Problem details:
Copy out every one of the rows below word for word. Leave the pictures out.

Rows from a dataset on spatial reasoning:
_ _ _ _ _ _ _
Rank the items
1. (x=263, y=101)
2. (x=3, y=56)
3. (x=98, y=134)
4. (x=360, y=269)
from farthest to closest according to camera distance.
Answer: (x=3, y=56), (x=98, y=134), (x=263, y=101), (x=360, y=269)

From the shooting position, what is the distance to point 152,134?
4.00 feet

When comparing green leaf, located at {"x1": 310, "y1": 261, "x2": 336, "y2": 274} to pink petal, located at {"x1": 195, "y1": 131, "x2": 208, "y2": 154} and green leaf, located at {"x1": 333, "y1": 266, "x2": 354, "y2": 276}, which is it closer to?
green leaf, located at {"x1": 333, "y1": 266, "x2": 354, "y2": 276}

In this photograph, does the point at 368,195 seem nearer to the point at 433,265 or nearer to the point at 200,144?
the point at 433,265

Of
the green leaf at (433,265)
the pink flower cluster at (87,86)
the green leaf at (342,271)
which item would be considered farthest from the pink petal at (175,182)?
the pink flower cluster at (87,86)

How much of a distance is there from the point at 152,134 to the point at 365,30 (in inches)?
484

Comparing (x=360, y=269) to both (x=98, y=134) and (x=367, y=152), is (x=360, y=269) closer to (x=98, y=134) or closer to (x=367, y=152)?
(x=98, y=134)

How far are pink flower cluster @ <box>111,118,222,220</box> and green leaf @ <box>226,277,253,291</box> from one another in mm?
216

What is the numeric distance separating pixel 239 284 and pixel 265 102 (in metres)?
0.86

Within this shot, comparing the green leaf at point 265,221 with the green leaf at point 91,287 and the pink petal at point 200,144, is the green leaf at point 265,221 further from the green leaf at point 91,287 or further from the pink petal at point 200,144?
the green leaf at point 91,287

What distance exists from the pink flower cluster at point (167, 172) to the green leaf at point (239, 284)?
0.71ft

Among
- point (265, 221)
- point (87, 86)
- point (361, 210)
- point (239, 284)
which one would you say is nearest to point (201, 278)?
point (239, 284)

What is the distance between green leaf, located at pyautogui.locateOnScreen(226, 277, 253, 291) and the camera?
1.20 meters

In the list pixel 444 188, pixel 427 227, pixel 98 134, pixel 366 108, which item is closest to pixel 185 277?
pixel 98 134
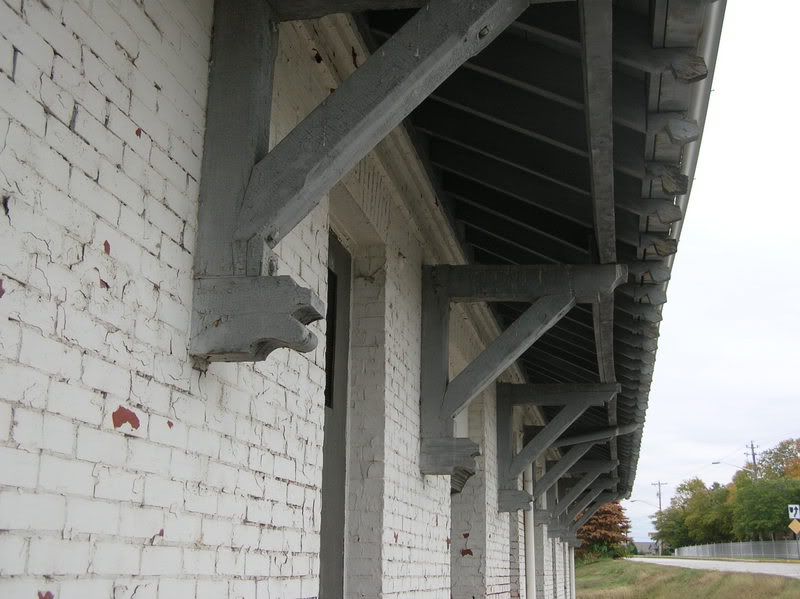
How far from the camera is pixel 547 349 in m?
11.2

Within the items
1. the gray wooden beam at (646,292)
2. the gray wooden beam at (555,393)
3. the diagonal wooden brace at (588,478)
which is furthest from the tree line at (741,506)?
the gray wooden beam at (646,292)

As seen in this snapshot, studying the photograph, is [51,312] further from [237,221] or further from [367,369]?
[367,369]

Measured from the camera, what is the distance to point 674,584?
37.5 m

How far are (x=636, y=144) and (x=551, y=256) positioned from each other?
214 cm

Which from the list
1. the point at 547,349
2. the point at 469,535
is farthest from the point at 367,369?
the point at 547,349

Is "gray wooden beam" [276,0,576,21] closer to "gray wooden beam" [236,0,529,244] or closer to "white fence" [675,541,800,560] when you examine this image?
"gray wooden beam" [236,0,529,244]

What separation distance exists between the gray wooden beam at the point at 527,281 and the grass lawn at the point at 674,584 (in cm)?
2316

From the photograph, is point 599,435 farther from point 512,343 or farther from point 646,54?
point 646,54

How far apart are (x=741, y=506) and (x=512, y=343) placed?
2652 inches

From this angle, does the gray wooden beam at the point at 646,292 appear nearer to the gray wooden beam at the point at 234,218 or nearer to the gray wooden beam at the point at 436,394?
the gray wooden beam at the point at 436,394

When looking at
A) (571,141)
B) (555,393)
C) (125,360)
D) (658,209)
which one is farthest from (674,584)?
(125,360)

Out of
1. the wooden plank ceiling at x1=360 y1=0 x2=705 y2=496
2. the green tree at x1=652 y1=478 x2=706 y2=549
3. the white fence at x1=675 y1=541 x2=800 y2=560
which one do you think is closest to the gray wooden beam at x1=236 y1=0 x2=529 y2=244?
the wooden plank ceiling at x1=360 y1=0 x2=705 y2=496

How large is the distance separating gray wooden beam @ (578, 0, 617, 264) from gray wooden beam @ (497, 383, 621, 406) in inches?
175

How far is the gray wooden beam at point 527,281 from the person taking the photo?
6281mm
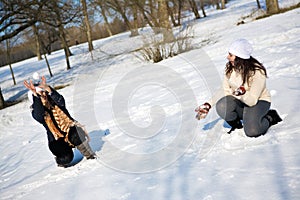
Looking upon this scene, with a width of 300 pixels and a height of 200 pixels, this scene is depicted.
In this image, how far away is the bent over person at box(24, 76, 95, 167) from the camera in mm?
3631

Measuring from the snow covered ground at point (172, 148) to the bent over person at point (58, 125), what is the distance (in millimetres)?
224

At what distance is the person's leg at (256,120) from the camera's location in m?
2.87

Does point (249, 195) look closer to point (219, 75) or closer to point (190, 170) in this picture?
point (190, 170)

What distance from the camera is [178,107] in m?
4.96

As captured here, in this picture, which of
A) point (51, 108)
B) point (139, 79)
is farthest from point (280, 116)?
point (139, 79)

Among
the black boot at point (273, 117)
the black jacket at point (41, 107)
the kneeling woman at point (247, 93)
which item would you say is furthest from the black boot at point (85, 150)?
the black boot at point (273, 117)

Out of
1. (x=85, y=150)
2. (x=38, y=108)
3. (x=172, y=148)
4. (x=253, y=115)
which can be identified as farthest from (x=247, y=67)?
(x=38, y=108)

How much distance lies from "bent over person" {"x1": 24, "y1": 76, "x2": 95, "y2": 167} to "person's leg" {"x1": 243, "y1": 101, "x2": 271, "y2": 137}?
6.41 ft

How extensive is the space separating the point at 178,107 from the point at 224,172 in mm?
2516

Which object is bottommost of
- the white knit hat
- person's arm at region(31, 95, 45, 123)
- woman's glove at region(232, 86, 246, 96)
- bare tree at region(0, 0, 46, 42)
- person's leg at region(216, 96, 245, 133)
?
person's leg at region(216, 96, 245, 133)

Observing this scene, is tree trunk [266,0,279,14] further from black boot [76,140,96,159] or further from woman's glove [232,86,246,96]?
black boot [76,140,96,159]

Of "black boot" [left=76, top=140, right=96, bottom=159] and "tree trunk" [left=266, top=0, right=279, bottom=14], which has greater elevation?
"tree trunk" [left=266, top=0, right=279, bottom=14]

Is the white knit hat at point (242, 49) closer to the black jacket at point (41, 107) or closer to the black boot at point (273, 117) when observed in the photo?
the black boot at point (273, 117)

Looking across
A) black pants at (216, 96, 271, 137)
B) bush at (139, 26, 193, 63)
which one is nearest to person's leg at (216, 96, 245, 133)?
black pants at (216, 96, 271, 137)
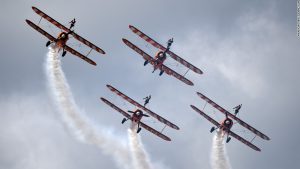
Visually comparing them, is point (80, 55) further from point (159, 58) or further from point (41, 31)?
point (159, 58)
_ _ _ _ _ _ _
Task output:
Rank the items
1. (x=263, y=101)
2. (x=3, y=56)
3. (x=98, y=134)
4. (x=360, y=269)
from farthest to closest according to camera distance.
Answer: (x=3, y=56), (x=98, y=134), (x=263, y=101), (x=360, y=269)

From the shooting position, what is the distance to point 152,134?
4.00 feet

When comparing green leaf, located at {"x1": 310, "y1": 261, "x2": 336, "y2": 274} to pink petal, located at {"x1": 195, "y1": 131, "x2": 208, "y2": 154} and green leaf, located at {"x1": 333, "y1": 266, "x2": 354, "y2": 276}, which is it closer to?
green leaf, located at {"x1": 333, "y1": 266, "x2": 354, "y2": 276}

In this photograph, does the point at 368,195 seem nearer to the point at 433,265 or nearer to the point at 200,144?
the point at 433,265

Of
the green leaf at (433,265)
the pink flower cluster at (87,86)
the green leaf at (342,271)
which item would be considered farthest from the pink petal at (175,182)?
the pink flower cluster at (87,86)

How much of a distance is there from the point at 152,134 to the point at 365,30 (in inches)?
484

Comparing (x=360, y=269) to both (x=98, y=134) and (x=367, y=152), is (x=360, y=269) closer to (x=98, y=134) or closer to (x=367, y=152)?
(x=98, y=134)

How far are pink flower cluster @ <box>111,118,222,220</box> and green leaf @ <box>226,277,253,291</box> from one another in mm?
216

What is the numeric distance separating pixel 239 284 and pixel 265 102 (in metres)?
0.86

Within this shot, comparing the green leaf at point 265,221 with the green leaf at point 91,287 and the pink petal at point 200,144, is the green leaf at point 265,221 further from the green leaf at point 91,287 or further from the pink petal at point 200,144?
the green leaf at point 91,287

What distance exists from the pink flower cluster at point (167, 172) to the green leaf at point (239, 284)?
0.71ft

Among
- point (265, 221)
- point (87, 86)
- point (361, 210)
- point (239, 284)
which one would you say is nearest to point (201, 278)?
point (239, 284)

What is the distance between green leaf, located at pyautogui.locateOnScreen(226, 277, 253, 291) and the camera?
1.20 meters

In the list pixel 444 188, pixel 427 227, pixel 98 134, pixel 366 108, which item is closest to pixel 185 277?
pixel 98 134
How far from the camera is pixel 547 349 in m?
11.2

Within the items
1. the gray wooden beam at (646,292)
2. the gray wooden beam at (555,393)
3. the diagonal wooden brace at (588,478)
which is furthest from the tree line at (741,506)?
the gray wooden beam at (646,292)

As seen in this snapshot, studying the photograph, is [51,312] further from [237,221] or further from [367,369]?
[367,369]

Measured from the camera, what is the distance to point 674,584?
37.5 m

How far are (x=636, y=144) and (x=551, y=256) positioned from each other?
214 cm

Which from the list
1. the point at 547,349
2. the point at 469,535
is farthest from the point at 367,369?
the point at 547,349

Is "gray wooden beam" [276,0,576,21] closer to "gray wooden beam" [236,0,529,244] or closer to "white fence" [675,541,800,560] when you examine this image?
"gray wooden beam" [236,0,529,244]

What separation distance exists between the gray wooden beam at the point at 527,281 and the grass lawn at the point at 674,584 (in cm)?
2316

From the photograph, is point 599,435 farther from point 512,343 or farther from point 646,54?
point 646,54

How far apart are (x=741, y=506) and (x=512, y=343) placed?
2652 inches

From this angle, does the gray wooden beam at the point at 646,292 appear nearer to the gray wooden beam at the point at 234,218 or nearer to the gray wooden beam at the point at 436,394?
the gray wooden beam at the point at 436,394

When looking at
A) (571,141)
B) (555,393)
C) (125,360)
D) (658,209)
which one is farthest from (674,584)?
(125,360)

Out of
1. the wooden plank ceiling at x1=360 y1=0 x2=705 y2=496
2. the green tree at x1=652 y1=478 x2=706 y2=549
3. the white fence at x1=675 y1=541 x2=800 y2=560
which one do you think is closest to the gray wooden beam at x1=236 y1=0 x2=529 y2=244?
the wooden plank ceiling at x1=360 y1=0 x2=705 y2=496

How large is the distance separating gray wooden beam @ (578, 0, 617, 264) from gray wooden beam @ (497, 383, 621, 406) in inches?
175

How far is the gray wooden beam at point 527,281 from the person taking the photo?
6281mm
Looking upon this scene, with a width of 300 pixels and a height of 200 pixels, this scene is depicted.
In this image, how far away is the bent over person at box(24, 76, 95, 167) from the camera in mm?
3631

Measuring from the snow covered ground at point (172, 148) to the bent over person at point (58, 125), what is the distance (in millimetres)?
224

At what distance is the person's leg at (256,120) from the camera's location in m?
2.87

Does point (249, 195) look closer to point (219, 75) or closer to point (190, 170) in this picture?
point (190, 170)

What distance from the camera is [178,107] in m?
4.96

As captured here, in this picture, which of
A) point (51, 108)
B) point (139, 79)
is farthest from point (280, 116)?
point (139, 79)

Among
the black boot at point (273, 117)
the black jacket at point (41, 107)
the kneeling woman at point (247, 93)
which item would you say is furthest from the black boot at point (85, 150)?
the black boot at point (273, 117)

Out of
1. (x=85, y=150)
2. (x=38, y=108)
3. (x=172, y=148)
4. (x=253, y=115)
which can be identified as farthest from (x=247, y=67)?
(x=38, y=108)

How much distance lies from "bent over person" {"x1": 24, "y1": 76, "x2": 95, "y2": 167} to "person's leg" {"x1": 243, "y1": 101, "x2": 271, "y2": 137}?
6.41 ft

How extensive is the space separating the point at 178,107 from the point at 224,172 in mm?
2516

Which object is bottommost of
- the white knit hat
- person's arm at region(31, 95, 45, 123)
- woman's glove at region(232, 86, 246, 96)
- bare tree at region(0, 0, 46, 42)
- person's leg at region(216, 96, 245, 133)
?
person's leg at region(216, 96, 245, 133)

Observing this scene, is tree trunk [266,0,279,14] further from black boot [76,140,96,159] or further from woman's glove [232,86,246,96]?
black boot [76,140,96,159]

Of "black boot" [left=76, top=140, right=96, bottom=159] and "tree trunk" [left=266, top=0, right=279, bottom=14], which has greater elevation?
"tree trunk" [left=266, top=0, right=279, bottom=14]

Is the white knit hat at point (242, 49) closer to the black jacket at point (41, 107) or closer to the black boot at point (273, 117) when observed in the photo?
the black boot at point (273, 117)

Looking across
A) black pants at (216, 96, 271, 137)
B) bush at (139, 26, 193, 63)
which one is nearest to person's leg at (216, 96, 245, 133)?
black pants at (216, 96, 271, 137)
Visually comparing them, is point (80, 55) further from point (159, 58) or further from point (41, 31)?
point (159, 58)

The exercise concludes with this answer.